6.1 Natural Variability
The climate of the Chatham Islands varies naturally from year to year and from decade to decade. Such natural variations will continue through the 21st century, and will be superimposed on the human-induced climate change trends. Section 2 described the effects of natural variations on the annual timescale (ENSO) and decadal timescale (IPO). It is not yet possible to say how El Niño events might change in their frequency or severity, for example, under global warming.
Section 3 provided scenarios of anthropogenic climate change for the Chatham Islands, and indicated a wide range in possible temperature and rainfall changes. The observed 20th century increase in annual rainfall at the Chathams is consistent with a trend towards generally the wetter conditions expected under the climate change scenarios, but with decadal trends above the long-term average trend during prolonged La Niña-like periods (negative IPO phase), and trends below the long-term during prolonged El Niño-like periods (positive IPO phase).
We would expect such decadal fluctuations in rainfall to continue. Given that the recent 1978-1998 positive IPO phase appears to have ended (although there is not yet strong evidence of a distinct negative phase starting), it is possible that the Chathams will experience higher annual rainfall, on average, for the next 20 years of so compared to the recent past. An increase in mean rainfall has been found (elsewhere in New Zealand) to increase the occurrence of extreme rainfall also, although such an analysis has not been carried out for the Chathams.
6.2 Influence of Climate Change on Natural Hazards
Climate hazards result from extremes in the distribution of climate events. The hazards include such issues as: heavy rain or flooding, drought, coastal erosion, inundation from sea level rise or storm surge, severe winds, extreme temperatures, occurrence of lightning and hail, occurrence of severe storms, wildfire risk, and impacts on biodiversity and ecosystems.
Very little information is available directly from the global models on these issues because there is not sufficient local detail to provide reliable spot value estimates of extremes. However, some general comments can be made, on the basis of physical reasoning and analyses carried out elsewhere. The Climate Change and Coastal Guidance Manuals discussed briefly how some of these hazards could change in a new climate. The report has specifically addressed heavy rainfall and storm surge.

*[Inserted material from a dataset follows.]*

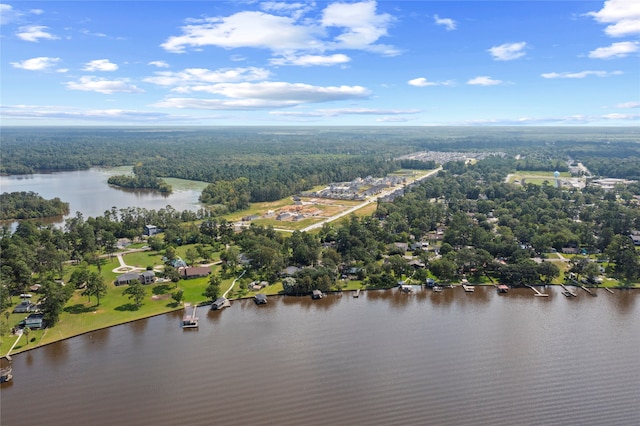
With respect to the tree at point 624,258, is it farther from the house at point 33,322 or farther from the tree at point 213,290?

A warmer atmosphere can hold more moisture (about 8% more for every 1°C rise in temperature), so there is the potential for heavier extreme rainfall than at present, with a consequent increased risk of flooding. Section 5 has quantified the rainfall changes for several scenarios of temperature rise. For the high temperature change scenario in the 2080s (the most extreme case analysed), the time to accumulate high rainfall amounts was halved - that is, a 24-hour extreme total in the present climate accumulated in only 12 hours in the 2080s, or a 2-hour total became a 1-hour accumulation.
An alternative way of viewing these systematic increases in heavy rainfall is to say that a reduction in return period of heavy rainfall events is expected. For the high temperature change scenario in the 2080s, the return periods for extreme rainfall decreased by a factor of 3 to 4: e.g., a 24-hour extreme that currently occurs only once every 50 years in the present climate would occur in every 10-20 years by the 2080s. Obviously, for scenarios with smaller temperature increases, the extreme rainfall changes are not as marked. There could be little or no change in extreme rainfall and flood return period at the low end scenario. It is hoped that new NIWA research using regional models will lead to improved guidance on heavy rainfall in a few years.
Sea level is rising around New Zealand, with a historic rate of rise of about 1.8mm/year, or approximately 0.2 m over the last 100 years. The rise of relative sea level around New Zealand is likely to be similar to global changes given the historic similarity between New Zealand and global sea level rise. The IPCC global projections are therefore a useful guide. The Climate Change and Coastal Guidance Manuals suggested a sea-level rise of 0.2 m by 2050 and 0.5 m by 2100 should be used routinely for planning and design purposes until updated projections become available.
Storm surge will add on top of any sea-level rise. From analysis of the limited records available, the maximum storm surge experienced over the last 25 years has been about 0.55 m. There is no clear guidance of whether storm surge magnitudes will increase or decrease in the next 50 years, and hence how storm tide levels will change.